A special article written by Andrew Engelson for the October 26, 2001 issue of the Seattle Post-Intelligencer says that "from the mid-1980s until 1999, Hegi lived and wrote in the small community of Nine Mile Falls just outside of Spokane, Washington State. During that time she also taught creative writing at Eastern Washington University. In 1997, her novel "Stones From the River" was chosen for the Oprah Book Club, and inevitable best-seller status followed.

Now the German-born author lives on the East Coast, where her husband is from, and where she lived for many years after immigrating to the United States at the age of 18.

Hegi spends some of her time lecturing and teaching, but for the most part, she writes full time. Being an alumnus of the Oprah Book Club and a best-selling author hasn't affected her working habits much. "It always comes back to sitting alone at a desk," she said. "I do between 50 and 100 revisions. So the way I used to write is the way I still write."

Between 50 and 100 revisions? Hegi insists it's a vital component of her style.

"I do it to really go very deeply into the characters," she said, her voice colored with remnants of a German accent, "to understand the characters, to explore the characters. And a lot has to do with language. I write fiction as if I were writing poetry."

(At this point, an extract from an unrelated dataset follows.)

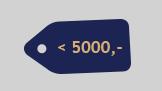 tot €5000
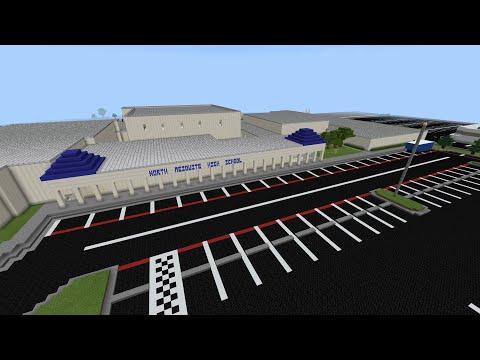 North Mesquite High School Minecraft Tour!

In that intense approach to fiction, Hegi works much like a method actor, immersing herself in her characters, living and breathing within them. "After I've written a story," she said, "after I've gone through it 50 or 100 times, each time I feel those feelings. I go through that experience with the character. And after I have finished the story, on an emotional level, it has become my experience, and I am altered."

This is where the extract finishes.